Calle Malipiero 3082 - Casanova Family House

After visiting Casanova's grandmother's house on  Calle de le Muneghe (and Corte De La Muneghe), take a right on to Ramo de le Muneghe and then left back on to Calle Del Orbi. At the end, turn right on to what is now called Calle Malipiero.

In 1728, on returning from two years acting in London, it is believed Gaetano and Zanetta Casanova bought the house at number 3082 (on the right as you look down the street), reuniting a three year old Giacomo with the family, which now included his one year old brother Francesco (who was born in London and whose real father is rumoured to have been King George II).  He would be joined by a further brother and two sisters whilst living here.

It is believed that Casanova lived here from 1728, as a three year old child until the age of eight, when his 36 year old father dies in the property, from a tumour caused by being given the wrong medicine for an ear infection. A popular actor with Venetian nobility, Gaetano was visited by many of the powerful families whilst on his deathbed and passed responsibility of his young family to the influential theatre owner, Michele Grimani, whom it is suspected was Giacomo's real father. 

Two days before his passing, he summoned us all around his bed, along with his wife and the Signori Grimani, Venetian nobles, whom he engaged to be our protectors.
— Casanova, The Story Of My Life (Volume I)

His mother, Zanetta Farussi, an actress at the Teatro San Samuele on the end of the street, rented the home out whilst she travelled across Europe with the theatre, leaving the young Casanova in the care of his grandmother at her home just around the corner on Calle De La Muneghe.

Casanova would return to his family home on Calle de la Comedia in 1739,  aged 14, following his studies in Padua, living here with his brother Francesco until the age of 18 (in 1743). 

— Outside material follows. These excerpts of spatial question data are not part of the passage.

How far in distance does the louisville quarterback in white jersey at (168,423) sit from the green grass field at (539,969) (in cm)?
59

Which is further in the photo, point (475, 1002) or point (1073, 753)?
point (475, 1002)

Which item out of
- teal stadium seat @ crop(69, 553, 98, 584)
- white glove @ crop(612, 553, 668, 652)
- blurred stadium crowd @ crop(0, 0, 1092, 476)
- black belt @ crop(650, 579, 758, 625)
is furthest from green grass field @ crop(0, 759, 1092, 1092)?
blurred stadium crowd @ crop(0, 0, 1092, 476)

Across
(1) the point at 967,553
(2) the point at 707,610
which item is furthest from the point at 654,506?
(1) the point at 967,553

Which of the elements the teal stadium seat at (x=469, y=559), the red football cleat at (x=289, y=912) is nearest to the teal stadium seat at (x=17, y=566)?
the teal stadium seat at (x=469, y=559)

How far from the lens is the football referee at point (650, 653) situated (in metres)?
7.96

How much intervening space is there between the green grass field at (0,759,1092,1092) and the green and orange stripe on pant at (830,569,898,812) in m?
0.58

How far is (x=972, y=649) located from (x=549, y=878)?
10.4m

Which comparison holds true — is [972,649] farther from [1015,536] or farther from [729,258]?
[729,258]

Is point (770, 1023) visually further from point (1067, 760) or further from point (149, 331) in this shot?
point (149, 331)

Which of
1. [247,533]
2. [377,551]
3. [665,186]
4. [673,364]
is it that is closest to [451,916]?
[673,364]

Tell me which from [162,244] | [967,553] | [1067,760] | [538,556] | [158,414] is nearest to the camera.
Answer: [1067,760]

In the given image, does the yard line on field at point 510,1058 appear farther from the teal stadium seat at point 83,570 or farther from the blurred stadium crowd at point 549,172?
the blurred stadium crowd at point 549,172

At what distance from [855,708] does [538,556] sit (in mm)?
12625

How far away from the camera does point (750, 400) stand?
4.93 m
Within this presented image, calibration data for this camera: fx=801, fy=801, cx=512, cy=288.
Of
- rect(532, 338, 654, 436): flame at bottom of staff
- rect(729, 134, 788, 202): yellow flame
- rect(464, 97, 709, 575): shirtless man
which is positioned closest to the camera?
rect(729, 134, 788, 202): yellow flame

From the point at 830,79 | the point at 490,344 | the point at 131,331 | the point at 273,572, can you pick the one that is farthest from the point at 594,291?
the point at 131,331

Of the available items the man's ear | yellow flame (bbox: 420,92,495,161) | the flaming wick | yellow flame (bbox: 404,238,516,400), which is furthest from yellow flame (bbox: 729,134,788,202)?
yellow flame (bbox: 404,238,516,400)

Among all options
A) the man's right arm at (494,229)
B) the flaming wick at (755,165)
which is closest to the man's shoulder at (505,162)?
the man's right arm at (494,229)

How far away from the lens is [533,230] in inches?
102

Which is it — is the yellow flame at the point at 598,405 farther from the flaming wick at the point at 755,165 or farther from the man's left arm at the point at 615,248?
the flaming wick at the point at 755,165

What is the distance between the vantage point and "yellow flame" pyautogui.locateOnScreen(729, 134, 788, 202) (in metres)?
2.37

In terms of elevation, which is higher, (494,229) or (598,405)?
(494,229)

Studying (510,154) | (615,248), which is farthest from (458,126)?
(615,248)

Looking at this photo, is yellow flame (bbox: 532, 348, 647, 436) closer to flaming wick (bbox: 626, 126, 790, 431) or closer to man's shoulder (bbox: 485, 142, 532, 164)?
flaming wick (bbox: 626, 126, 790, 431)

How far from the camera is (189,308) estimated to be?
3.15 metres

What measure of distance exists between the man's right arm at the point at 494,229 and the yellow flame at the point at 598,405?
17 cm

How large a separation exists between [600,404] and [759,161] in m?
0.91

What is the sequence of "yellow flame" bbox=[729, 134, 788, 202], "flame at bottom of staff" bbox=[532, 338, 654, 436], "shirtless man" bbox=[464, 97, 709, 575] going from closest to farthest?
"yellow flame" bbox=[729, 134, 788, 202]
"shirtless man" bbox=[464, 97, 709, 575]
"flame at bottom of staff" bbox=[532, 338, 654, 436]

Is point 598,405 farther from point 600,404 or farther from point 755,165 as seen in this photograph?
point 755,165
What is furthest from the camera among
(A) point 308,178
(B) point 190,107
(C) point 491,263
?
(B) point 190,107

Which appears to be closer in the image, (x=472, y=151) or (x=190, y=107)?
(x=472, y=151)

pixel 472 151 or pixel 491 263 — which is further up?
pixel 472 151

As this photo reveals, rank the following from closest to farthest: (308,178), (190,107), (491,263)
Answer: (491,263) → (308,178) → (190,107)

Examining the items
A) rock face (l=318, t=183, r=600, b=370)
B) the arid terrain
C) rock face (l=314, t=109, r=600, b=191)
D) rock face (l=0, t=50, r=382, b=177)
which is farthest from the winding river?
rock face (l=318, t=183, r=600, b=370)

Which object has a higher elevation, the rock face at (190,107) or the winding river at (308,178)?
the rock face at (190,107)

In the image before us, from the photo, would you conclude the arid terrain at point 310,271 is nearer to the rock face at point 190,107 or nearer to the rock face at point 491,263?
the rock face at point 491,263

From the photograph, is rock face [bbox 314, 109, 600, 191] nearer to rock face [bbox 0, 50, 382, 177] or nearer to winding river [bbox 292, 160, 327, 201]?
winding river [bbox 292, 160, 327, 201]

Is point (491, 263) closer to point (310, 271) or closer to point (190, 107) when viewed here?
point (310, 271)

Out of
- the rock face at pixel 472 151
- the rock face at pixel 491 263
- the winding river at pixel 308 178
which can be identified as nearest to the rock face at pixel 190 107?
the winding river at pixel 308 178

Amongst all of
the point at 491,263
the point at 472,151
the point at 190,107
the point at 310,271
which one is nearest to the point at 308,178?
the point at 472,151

I was placed in excellent lodgings with my brother Francesco, who had been enrolled to study theatrical architecture. My sister and younger brother lived with my grandmother in a house that belonged to her and in which she wanted to die, since her husband had died there. The house I lived in, large and very well-furnished, was the same in which I had lost my father, the rent for which my mother continued to pay.
— Casanova, The Story Of My Life (Volume I)

The house had a beautiful entrance and a large ballroom, in which a 17 year old Casanova would host a party in 1742 for the 19 year old Giulietta Preati, a beautiful famous opera singer and mistress to Marco Muazzo, a rich Venetian nobleman. It was at this party that the two would swap make-up and clothes in Casanova's third floor bedroom, for one round of dances.  She would hit him over the ear in disgust at his sexual advances as they got changed.  His womanising ways obviously not being perfected by this point.

Following his grandmother's death, and with his own mother living an actor's life in Poland, Casanova was evicted from his childhood home when the Grimanis sold his family estate. Casanova managed to sell all the furniture and fittings, pocketing the profits for himself and selfishly disregarding his younger siblings, before being sent to the priesthood on the island of Murano in March 1743. 

For many years, until recent historians proved otherwise, it was widely assumed Casanova was born here. Further up the street, a plaque on the wall (on the left) still incorrectly states "In a house on this street, old Calle de la Comedia, born 2 April 1725, Giacomo Casanova."